The management of storm water runoff from sites after the construction phase is important in controlling the impacts on urban water quality. The increase in impervious surfaces such as rooftops, roads, parking lots, and sidewalks due to land development has a number of effects on aquatic systems. First, increases in imperviousness create a corresponding increase in the total volume of storm water runoff from a site. This increase in runoff volume leads to degradation of stream channel habitat and increases the occurrence of flooding. Loss of natural cover has also been associated with stream warming and loss of aquatic biodiversity in urban areas. Runoff from impervious areas can also contain a variety of pollutants that are detrimental to water quality, including sediment, nutrients, road salts, heavy metals, pathogenic bacteria, and petroleum hydrocarbons. Efforts to control the impacts of imperviousness and stormwater runoff are typically in the form of structural and nonstructural management practices that either detain or treat storm water to reduce pollutant levels and control the volume of runoff or prevent initial pollutant loadings.

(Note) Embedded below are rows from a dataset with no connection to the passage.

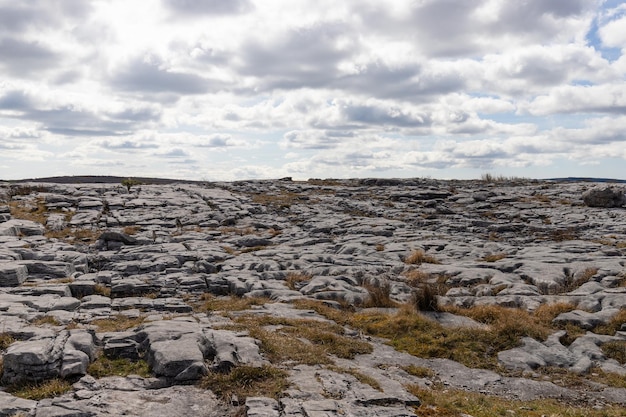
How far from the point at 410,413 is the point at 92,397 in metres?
6.15

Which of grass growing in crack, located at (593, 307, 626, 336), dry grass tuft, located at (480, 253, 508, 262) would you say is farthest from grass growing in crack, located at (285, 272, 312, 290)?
grass growing in crack, located at (593, 307, 626, 336)

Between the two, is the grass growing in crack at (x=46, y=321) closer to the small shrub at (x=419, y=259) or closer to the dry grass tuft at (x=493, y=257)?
the small shrub at (x=419, y=259)

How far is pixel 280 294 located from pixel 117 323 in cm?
760

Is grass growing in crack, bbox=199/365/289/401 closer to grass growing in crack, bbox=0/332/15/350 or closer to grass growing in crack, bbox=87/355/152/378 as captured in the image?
grass growing in crack, bbox=87/355/152/378

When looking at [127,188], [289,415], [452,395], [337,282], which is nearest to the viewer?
[289,415]

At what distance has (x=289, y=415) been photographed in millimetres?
8969

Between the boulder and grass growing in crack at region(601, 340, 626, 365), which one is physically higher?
the boulder

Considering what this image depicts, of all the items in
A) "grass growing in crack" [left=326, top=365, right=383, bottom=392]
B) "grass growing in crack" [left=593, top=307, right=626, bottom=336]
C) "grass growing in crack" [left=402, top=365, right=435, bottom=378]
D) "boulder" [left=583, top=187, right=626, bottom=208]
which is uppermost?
"boulder" [left=583, top=187, right=626, bottom=208]

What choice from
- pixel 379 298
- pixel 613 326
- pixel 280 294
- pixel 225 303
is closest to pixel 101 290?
pixel 225 303

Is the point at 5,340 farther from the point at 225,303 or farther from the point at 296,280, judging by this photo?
the point at 296,280

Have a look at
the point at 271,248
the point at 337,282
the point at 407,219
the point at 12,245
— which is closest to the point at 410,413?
the point at 337,282

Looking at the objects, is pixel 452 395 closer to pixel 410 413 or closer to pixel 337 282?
pixel 410 413

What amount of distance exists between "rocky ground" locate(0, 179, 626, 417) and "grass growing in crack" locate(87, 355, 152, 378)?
5 cm

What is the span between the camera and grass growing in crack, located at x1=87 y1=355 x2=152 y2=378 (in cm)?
1076
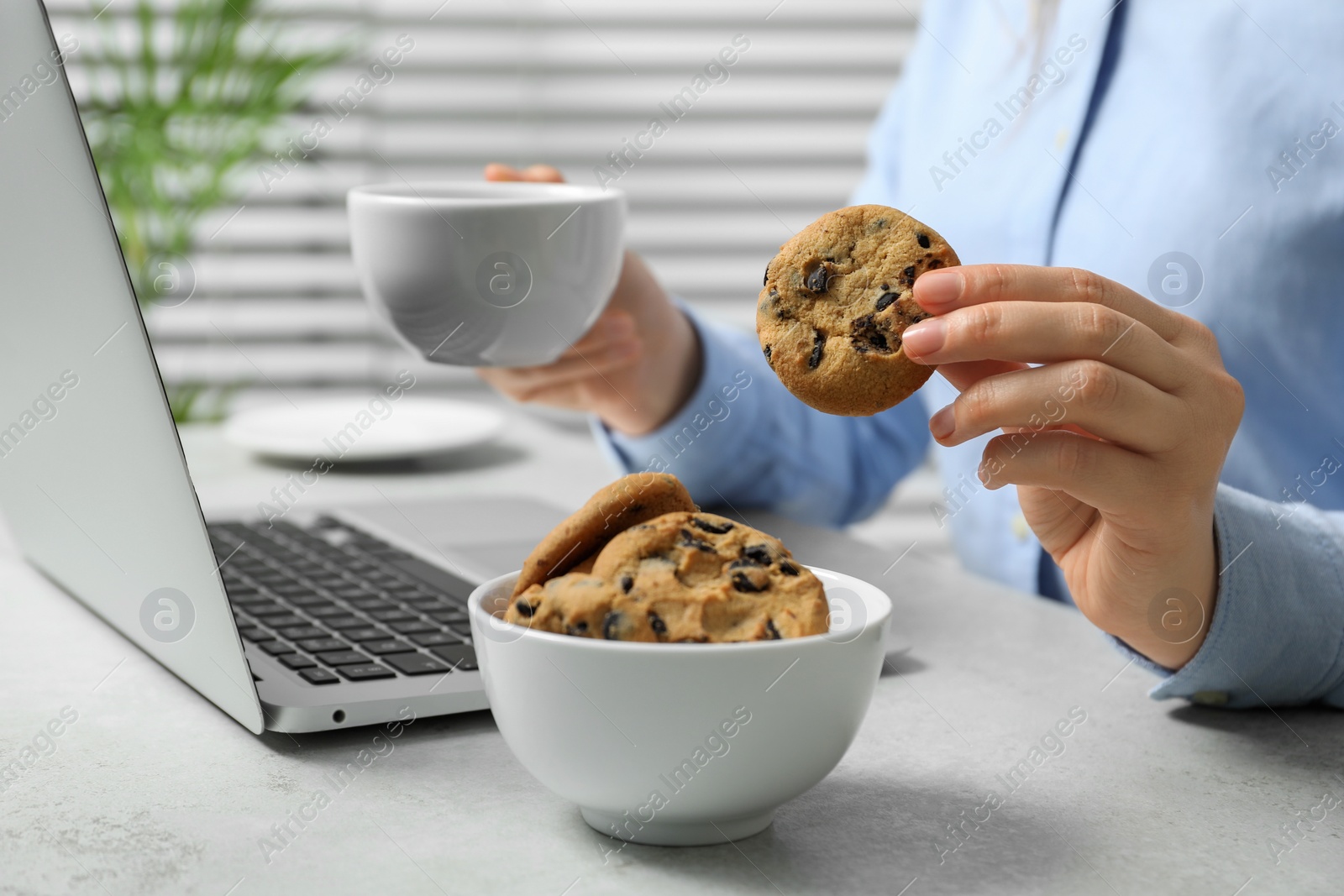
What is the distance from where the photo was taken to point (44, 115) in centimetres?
56

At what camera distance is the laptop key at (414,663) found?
2.19 ft

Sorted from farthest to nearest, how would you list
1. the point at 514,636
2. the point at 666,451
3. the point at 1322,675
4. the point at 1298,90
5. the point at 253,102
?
1. the point at 253,102
2. the point at 666,451
3. the point at 1298,90
4. the point at 1322,675
5. the point at 514,636

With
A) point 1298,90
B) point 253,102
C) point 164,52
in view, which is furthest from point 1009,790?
point 164,52

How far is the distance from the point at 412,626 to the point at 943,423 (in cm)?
35

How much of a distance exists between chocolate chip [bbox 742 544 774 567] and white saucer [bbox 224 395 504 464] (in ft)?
2.88

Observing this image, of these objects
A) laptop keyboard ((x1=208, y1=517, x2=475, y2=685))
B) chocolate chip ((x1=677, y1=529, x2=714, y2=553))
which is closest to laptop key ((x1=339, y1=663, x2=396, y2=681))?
laptop keyboard ((x1=208, y1=517, x2=475, y2=685))

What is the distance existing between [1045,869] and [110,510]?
19.8 inches

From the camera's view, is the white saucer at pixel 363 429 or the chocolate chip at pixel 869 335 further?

Structural features such as wet ponds, infiltration basins, and sand filters are the traditional techniques used to treat storm water runoff from developments, and are generally incorporated into projects independent of other design considerations for the project. These structures are commonly referred to as "best management practices" (BMPs). These BMPs generally work by capturing and holding a portion of the runoff and then releasing it slowly over a sufficient period of time to promote settling out of pollutants. This results in improved water quality and reduces the "peak" flow from the site. Also categorized as structural BMPs are grassed channels/swales and filter strips that treat storm water runoff by using vegetation to filter and settle pollutants. Swales and filter strips also function to attenuate post-development peak discharge rates for small storm events when compared to concrete channels as a result of runoff velocity reduction and limited infiltration.
Detention controls, or dry detention ponds, fill up during storms but they discharge completely and are dry during the periods between storms. With proper design and maintenance, dry ponds can be used for recreation when they are dry. Retention controls are known as wet ponds since they maintain a permanent pool of water between storms. The banks and outlet of a wet pond are constructed to provide for storage and subsequent slow release of storm water runoff. Wet ponds look much like any other pond, and with careful attention to design and maintenance, they can serve as an attractive water feature in residential and commercial developments. Infiltration basins also collect storm water runoff, but rather than release the water gradually, they hold the water and allow it (and any pollutants) to infiltrate into the ground. Proper design and construction of infiltration basins are vital to achieve capture of polluted runoff in the soil path and prevent percolation into ground water.
Land intensive or expensive structural management practices can be avoided or reduced in size if the amount of runoff and entrained pollutants are minimized by the design of the project. Generally, it is cheaper and more effective to implement design elements that prevent or reduce the generation of storm water runoff, and/or pollutants at the source. Design aspects such as minimizing impervious surfaces, building in the least sensitive areas of the site, preserving natural streams and riparian buffers, directing runoff over vegetated areas, and providing open space all help to reduce the need for structural controls.
At this time there are no specific requirements for post-construction structural or non-structural controls for new developments or significant re-developments in the Papillion Creek Watershed. However, the Watershed Master Planning Effort will address the issues of regional detention verses on-site detention that will have an impact on all new developments and significant re-developments. In addition to the Master Planning Effort, the Greater Omaha Metropolitan Stormwater Design Manual is scheduled for revision and will include design specifications for structural controls.